* [Requirement] Find "How far would one" in the records that follow; print that line and each subsequent line through the last one, verbatim and with nothing added.

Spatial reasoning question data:

<<<<

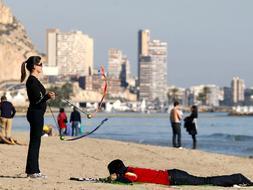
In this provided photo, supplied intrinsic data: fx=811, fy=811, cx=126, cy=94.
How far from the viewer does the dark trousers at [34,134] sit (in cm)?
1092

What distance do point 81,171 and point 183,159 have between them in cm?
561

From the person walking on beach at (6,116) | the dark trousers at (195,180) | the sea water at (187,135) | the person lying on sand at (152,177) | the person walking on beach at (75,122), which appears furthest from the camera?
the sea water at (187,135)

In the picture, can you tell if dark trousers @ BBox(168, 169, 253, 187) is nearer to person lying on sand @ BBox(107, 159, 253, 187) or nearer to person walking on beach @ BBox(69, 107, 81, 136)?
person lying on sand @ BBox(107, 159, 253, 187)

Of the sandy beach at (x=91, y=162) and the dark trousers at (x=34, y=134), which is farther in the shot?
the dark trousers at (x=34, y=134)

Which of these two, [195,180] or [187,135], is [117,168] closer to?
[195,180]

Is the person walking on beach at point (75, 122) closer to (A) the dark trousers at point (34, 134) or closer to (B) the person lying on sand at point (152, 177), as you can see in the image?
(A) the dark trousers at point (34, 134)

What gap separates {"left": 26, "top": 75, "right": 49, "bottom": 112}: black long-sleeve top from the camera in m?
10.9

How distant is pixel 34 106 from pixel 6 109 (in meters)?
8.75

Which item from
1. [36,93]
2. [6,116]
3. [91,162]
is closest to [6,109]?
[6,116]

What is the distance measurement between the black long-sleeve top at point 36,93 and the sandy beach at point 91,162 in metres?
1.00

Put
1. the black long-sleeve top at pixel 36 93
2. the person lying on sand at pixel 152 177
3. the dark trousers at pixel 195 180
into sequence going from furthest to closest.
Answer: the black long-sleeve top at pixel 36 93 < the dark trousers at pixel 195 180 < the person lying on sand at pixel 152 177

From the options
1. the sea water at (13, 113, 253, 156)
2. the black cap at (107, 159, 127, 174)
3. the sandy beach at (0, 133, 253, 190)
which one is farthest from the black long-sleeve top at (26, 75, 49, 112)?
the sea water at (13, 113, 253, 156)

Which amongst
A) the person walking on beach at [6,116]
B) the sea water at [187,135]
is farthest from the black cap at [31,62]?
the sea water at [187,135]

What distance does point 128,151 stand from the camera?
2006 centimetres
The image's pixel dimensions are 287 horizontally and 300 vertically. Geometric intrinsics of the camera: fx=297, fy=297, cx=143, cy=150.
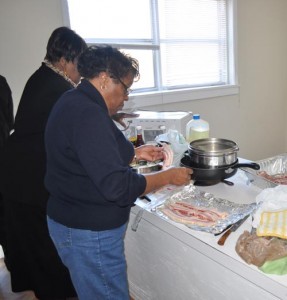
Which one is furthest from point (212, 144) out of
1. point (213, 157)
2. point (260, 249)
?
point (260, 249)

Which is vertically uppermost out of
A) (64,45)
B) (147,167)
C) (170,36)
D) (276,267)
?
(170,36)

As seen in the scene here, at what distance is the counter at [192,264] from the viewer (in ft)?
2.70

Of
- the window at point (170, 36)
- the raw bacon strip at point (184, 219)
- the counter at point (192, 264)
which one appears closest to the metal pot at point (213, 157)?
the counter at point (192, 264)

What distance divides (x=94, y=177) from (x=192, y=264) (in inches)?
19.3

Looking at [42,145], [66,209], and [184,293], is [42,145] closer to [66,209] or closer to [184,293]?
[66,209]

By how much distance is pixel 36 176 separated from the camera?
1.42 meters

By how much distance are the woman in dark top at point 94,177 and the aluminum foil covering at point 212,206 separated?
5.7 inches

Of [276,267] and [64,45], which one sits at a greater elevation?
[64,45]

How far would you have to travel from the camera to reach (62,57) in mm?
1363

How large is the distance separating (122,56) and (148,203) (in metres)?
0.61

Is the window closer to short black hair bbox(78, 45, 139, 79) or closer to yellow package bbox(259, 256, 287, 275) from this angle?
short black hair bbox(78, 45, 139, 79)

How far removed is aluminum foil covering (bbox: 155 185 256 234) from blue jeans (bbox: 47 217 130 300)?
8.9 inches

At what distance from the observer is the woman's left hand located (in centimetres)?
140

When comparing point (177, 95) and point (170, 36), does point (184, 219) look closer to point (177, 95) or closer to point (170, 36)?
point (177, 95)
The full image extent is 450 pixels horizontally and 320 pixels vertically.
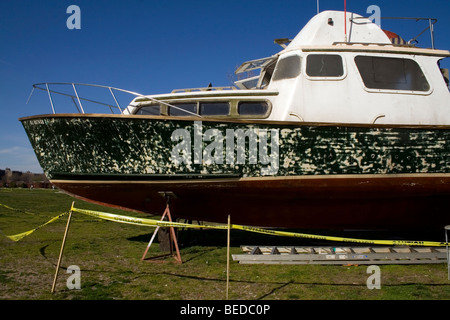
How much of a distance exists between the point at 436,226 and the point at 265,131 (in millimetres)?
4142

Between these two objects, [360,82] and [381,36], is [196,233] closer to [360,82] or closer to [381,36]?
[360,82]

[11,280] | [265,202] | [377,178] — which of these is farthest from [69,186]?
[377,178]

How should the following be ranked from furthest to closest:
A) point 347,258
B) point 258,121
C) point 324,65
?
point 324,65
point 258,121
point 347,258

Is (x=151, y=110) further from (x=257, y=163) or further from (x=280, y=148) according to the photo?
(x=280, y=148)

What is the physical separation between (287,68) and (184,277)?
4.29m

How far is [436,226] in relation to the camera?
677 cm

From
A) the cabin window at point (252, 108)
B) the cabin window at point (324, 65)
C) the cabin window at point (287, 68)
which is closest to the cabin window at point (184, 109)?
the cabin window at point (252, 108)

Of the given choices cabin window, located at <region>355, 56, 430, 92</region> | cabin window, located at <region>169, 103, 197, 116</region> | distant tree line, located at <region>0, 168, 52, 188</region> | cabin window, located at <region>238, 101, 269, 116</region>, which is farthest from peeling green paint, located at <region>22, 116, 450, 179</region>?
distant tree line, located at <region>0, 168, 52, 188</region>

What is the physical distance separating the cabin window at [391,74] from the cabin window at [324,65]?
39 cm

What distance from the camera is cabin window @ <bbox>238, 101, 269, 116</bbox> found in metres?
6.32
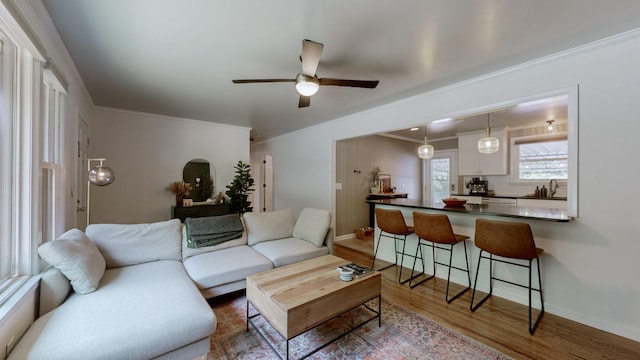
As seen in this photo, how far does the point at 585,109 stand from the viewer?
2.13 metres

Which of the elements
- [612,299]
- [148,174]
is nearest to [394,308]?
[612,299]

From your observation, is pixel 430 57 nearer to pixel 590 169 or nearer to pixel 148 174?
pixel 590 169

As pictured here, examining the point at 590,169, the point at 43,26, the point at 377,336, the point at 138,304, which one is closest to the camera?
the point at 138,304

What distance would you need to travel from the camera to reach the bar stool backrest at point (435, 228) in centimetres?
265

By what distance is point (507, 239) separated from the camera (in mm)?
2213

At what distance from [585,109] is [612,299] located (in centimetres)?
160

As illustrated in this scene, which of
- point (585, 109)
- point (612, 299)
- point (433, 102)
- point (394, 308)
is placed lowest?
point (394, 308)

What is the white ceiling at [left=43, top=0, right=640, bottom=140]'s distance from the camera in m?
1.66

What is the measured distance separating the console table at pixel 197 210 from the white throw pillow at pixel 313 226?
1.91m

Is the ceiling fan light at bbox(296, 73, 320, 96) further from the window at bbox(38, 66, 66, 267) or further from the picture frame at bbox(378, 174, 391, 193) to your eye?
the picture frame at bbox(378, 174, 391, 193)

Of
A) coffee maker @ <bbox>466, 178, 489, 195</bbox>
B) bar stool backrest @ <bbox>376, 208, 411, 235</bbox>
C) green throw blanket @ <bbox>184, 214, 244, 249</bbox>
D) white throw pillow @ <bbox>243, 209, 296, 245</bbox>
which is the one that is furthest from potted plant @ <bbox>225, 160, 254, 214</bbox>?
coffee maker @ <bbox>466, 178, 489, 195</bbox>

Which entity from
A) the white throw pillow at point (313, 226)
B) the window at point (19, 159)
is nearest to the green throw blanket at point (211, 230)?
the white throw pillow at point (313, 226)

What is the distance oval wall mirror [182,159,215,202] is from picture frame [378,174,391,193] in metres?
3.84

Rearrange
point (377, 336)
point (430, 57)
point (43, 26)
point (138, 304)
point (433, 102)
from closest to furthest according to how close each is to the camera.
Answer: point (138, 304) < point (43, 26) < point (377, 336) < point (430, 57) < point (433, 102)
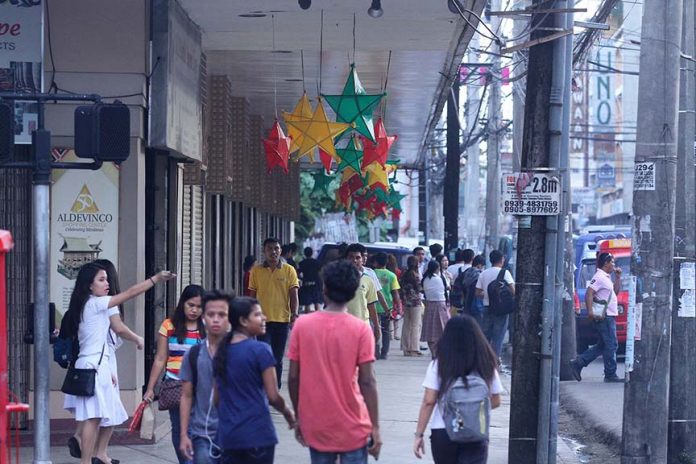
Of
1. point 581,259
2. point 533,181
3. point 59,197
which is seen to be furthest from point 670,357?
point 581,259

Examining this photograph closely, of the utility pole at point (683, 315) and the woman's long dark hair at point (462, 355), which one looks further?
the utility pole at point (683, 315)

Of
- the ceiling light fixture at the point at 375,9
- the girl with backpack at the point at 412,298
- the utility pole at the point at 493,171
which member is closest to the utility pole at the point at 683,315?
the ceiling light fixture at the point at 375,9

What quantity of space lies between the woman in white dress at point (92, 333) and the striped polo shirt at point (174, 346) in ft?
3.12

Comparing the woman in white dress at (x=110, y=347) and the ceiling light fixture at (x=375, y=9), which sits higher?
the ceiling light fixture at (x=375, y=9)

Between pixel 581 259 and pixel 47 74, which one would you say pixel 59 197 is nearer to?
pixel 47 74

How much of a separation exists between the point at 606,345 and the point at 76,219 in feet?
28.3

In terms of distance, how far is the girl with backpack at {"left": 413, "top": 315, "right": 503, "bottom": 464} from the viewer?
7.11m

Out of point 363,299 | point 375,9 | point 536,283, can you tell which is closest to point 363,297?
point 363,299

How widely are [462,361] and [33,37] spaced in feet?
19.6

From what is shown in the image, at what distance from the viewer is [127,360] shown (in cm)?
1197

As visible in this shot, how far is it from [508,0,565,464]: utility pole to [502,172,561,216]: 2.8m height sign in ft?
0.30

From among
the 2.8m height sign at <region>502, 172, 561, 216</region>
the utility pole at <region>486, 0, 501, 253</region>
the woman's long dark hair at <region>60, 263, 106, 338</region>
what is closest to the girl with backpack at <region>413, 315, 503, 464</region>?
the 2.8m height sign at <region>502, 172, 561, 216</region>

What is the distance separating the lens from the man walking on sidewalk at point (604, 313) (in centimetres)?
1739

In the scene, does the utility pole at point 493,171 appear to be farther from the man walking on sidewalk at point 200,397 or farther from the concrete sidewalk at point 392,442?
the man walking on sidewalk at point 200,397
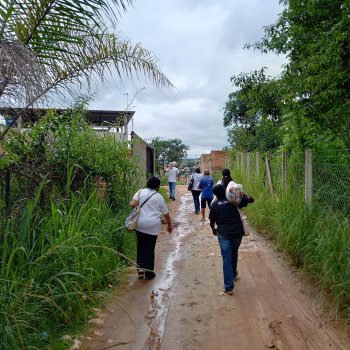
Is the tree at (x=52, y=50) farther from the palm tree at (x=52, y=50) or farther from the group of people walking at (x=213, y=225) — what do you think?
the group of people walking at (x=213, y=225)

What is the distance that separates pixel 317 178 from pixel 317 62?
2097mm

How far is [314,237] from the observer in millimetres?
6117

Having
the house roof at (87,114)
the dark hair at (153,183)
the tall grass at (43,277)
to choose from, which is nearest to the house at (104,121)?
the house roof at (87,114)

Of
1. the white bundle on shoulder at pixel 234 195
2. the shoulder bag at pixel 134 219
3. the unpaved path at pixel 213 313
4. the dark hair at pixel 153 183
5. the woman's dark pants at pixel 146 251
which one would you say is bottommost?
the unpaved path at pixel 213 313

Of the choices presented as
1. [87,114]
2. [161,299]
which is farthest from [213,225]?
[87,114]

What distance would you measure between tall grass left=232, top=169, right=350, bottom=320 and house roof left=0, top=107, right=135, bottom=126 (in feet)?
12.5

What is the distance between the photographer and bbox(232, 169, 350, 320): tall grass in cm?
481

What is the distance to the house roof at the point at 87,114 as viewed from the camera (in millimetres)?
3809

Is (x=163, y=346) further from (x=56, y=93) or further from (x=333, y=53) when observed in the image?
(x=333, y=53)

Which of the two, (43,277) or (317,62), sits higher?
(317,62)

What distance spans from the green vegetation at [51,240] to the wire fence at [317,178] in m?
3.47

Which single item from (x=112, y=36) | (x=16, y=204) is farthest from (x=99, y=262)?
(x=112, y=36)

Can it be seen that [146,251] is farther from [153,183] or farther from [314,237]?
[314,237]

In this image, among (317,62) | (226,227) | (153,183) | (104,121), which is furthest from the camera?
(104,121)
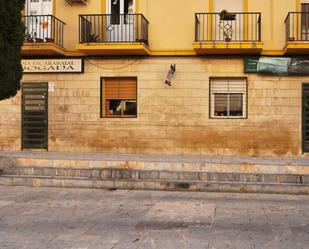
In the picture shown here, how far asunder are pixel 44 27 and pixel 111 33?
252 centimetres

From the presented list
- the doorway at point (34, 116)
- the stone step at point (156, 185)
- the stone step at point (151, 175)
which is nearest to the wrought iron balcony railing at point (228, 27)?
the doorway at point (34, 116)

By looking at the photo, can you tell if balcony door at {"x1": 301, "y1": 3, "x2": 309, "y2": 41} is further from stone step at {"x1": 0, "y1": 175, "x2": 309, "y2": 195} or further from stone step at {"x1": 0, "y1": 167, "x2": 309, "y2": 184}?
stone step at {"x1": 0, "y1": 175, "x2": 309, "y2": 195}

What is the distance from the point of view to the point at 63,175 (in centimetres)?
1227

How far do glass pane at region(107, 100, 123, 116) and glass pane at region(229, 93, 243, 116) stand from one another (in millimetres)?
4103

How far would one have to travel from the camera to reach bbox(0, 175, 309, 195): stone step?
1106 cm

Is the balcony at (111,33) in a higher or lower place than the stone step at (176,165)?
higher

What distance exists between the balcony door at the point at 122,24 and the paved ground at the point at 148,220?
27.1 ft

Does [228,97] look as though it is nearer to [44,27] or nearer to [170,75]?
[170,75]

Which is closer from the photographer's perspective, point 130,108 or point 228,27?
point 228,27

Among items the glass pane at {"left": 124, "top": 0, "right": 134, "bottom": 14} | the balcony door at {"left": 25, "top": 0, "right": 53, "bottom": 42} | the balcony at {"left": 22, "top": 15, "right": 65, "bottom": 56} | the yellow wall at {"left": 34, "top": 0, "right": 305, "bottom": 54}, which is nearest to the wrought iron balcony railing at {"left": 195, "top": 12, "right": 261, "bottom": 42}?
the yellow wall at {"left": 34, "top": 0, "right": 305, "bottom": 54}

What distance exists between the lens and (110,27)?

>>>>

* [Task response]
How far would one have to travel from the camera to reach bbox(0, 175, 309, 195): stone step?
1106 cm

Is the balcony at (111,33) in a higher or lower place than the stone step at (176,165)?
higher

What distance exists between the balcony door at the point at 122,24 and the paved ground at the point at 148,220?
27.1 ft

Does [228,97] look as though it is nearer to [44,27] or nearer to [170,75]?
[170,75]

Which is closer from the photographer's perspective, point 130,108 or point 228,27?
point 228,27

Among items the glass pane at {"left": 124, "top": 0, "right": 134, "bottom": 14} | the balcony door at {"left": 25, "top": 0, "right": 53, "bottom": 42} | the balcony at {"left": 22, "top": 15, "right": 65, "bottom": 56} | the yellow wall at {"left": 34, "top": 0, "right": 305, "bottom": 54}, which is nearest to the wrought iron balcony railing at {"left": 195, "top": 12, "right": 261, "bottom": 42}?
the yellow wall at {"left": 34, "top": 0, "right": 305, "bottom": 54}

What distance exists between the lens and (110,27)?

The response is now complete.